Wednesday, December 31, 2014

Homefront (2013)

Director: Gary Fleder                                          Writer: Sylvester Stalone
Film Score: Nathan Johnson                              Cinematography: Steve Yedlin
Starring: Jason Statham, James Franco, Kate Bosworth and Wynona Rider

I gotta say, I’m not a big fan of Sylvester Stalone, even the Rocky films. But I have to hand it to him here in putting together an impressive film. Granted, it wasn’t his story--Homefront is based on the novel by Chuck Logan--but Stalone put the film together from the production side and even wrote the screenplay. One imagines that even twenty years ago he would have tried to play the lead, which would have ruined it.

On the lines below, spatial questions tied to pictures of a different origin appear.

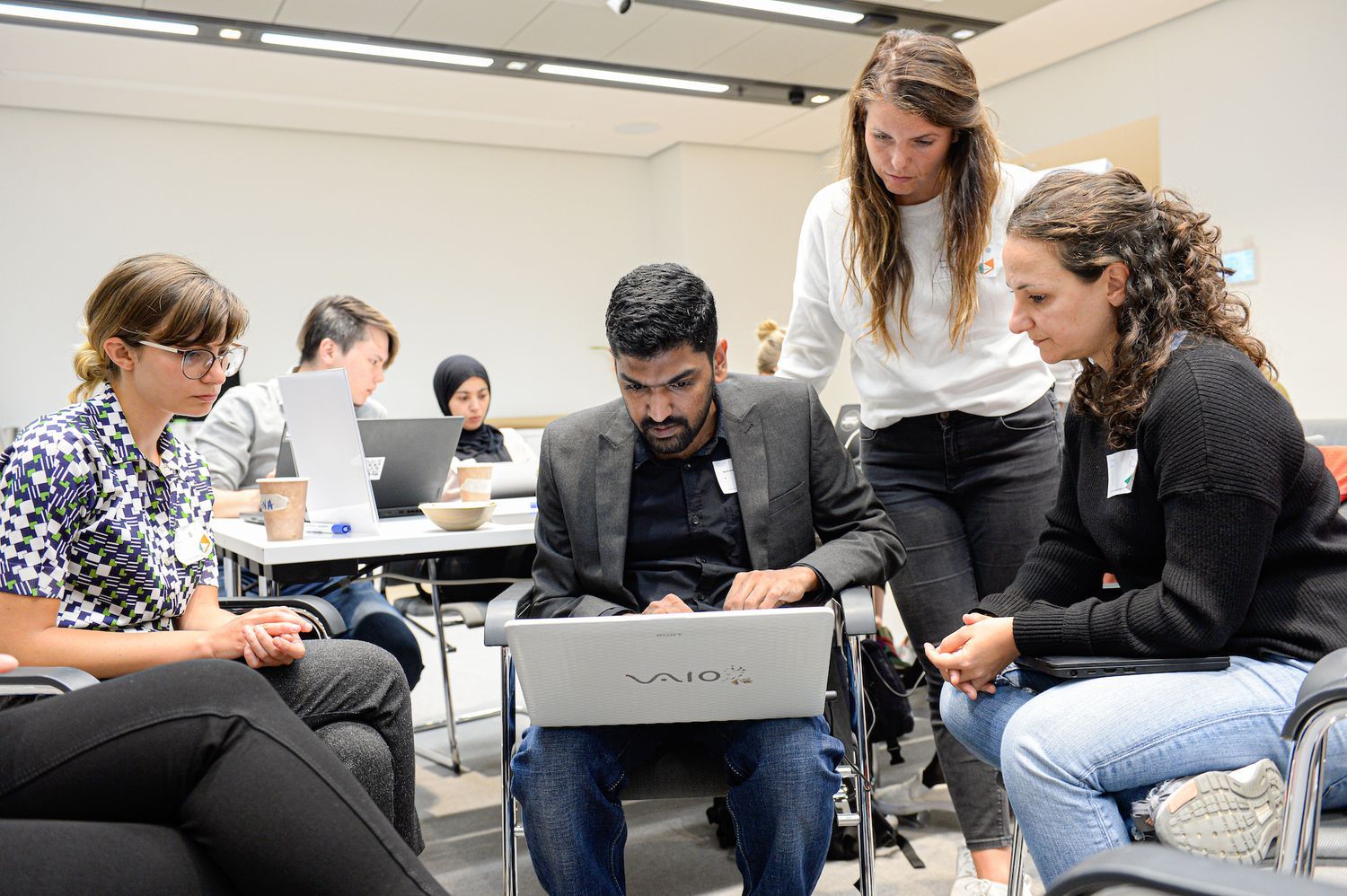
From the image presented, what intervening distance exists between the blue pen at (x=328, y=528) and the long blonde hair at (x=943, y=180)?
117 centimetres

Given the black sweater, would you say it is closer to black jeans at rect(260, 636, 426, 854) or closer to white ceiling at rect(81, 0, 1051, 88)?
black jeans at rect(260, 636, 426, 854)

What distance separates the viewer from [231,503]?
2.66 metres

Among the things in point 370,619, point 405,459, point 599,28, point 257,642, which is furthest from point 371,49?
point 257,642

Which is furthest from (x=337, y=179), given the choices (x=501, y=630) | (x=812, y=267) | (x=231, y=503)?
(x=501, y=630)

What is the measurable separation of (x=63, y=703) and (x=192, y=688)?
15 cm

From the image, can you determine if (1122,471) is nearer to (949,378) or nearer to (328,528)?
(949,378)

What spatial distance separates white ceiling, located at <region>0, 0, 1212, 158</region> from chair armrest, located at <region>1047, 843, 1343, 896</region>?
5289 mm

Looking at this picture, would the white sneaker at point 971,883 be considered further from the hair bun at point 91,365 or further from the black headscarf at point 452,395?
the black headscarf at point 452,395

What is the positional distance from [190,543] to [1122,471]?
4.85 ft

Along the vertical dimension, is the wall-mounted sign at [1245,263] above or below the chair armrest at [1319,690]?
above

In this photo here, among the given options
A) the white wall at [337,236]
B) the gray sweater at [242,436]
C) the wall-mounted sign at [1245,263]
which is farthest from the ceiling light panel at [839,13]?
the gray sweater at [242,436]

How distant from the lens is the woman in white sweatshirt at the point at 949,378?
2008 mm

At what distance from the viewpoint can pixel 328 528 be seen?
7.46 feet

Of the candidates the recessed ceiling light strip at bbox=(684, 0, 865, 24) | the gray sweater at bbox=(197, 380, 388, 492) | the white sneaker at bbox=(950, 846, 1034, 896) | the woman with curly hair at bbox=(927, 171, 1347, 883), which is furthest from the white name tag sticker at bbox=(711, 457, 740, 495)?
the recessed ceiling light strip at bbox=(684, 0, 865, 24)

But here he gives way to a new generation of action heroes, Jason Statham, whom he had worked with on The Expendables films, and his generosity really pays off. Statham is a natural, especially after all of the hand-to-hand work he had done on Luc Besson’s Transporter series, and turned what could have been an ordinary action film into something quite good. What a lot of these films tend to rely on is the element of surprise, but Stalone’s script eschews that for something even better: suspense. The audience knows what is coming, and the sense of being powerless to stop it is tremendous. At the same time it doesn’t leave the protagonist in the dark, either, and that adds an element of sophistication to the proceedings that is a welcome change from most of the genre.

The film opens on a DEA drug bust of a biker gang that is running a meth lab out of the back of a bar. The inside man on the job is Jason Statham, with a rather bad looking long-hair wig. Running the drug operation is head biker Chuck Zito and his crazy son Linds Edwards. When the bust goes down and Statham grabs Edwards to prevent him from shooting one of the cops, Zito knows he’s the snitch, and tries to kill him before he and Edwards make their getaway. But Statham follows them on a motorcycle and in the ensuing chase Edwards is killed and Zito vows revenge. Flash forward two years later and Statham and his daughter, Izabela Vidovic are living in a small town in Louisiana. He is a widower and trying to start over by restoring an old house. At school, however, Vidovic gets picked on by a bully and when she beats him bloody, his white trash parents, Kate Bosworth and Marcus Hester, go after Statham. When Statham takes down Hester, Bosworth then runs to her brother, local meth dealer James Franco, and demands that he do something. After Franco breaks into Statham’s house and discovers he is a former DEA agent and what he did, he gets in contact with the imprisoned Zito through meth head Wynona Rider, and all out war is declared.

The film is sort of a cross between Cape Fear and Taken. While Statham is out in the back woods of Louisiana attempting to protect his daughter from a crazed meth cooker, he has plenty of law enforcement background that allows him an edge over his hillbilly enemies. There are a couple of other nice supporting roles that, unfortunately, don’t go anywhere in the film. The school psychologist is played by Rachelle Lefevre, and while she and Statham connect at Vidovic’s birthday party, nothing comes of it before the finale. The other nice part is Clancy Brown as the redneck sheriff and partner of Franco. Forever associated with his role in The Shawshank Redemption, he has a nice opportunity to step out of that shadow but isn’t given the time. It does make sense, though. The streamlining of the film is also one of the things that gives it real momentum and doesn’t allow the suspense to flag. The other disappointing gap in logic is that in the playground Vidovic has some real combat skills, and yet doesn’t use them when she’s being abducted. Franco also makes some stupid choices, even when Rider points them out to him. But none of that is enough to really keep the film from being great. Homefront is a terrific action picture that is recommended to fans of the genre, and a must see for fans of Statham and Stalone.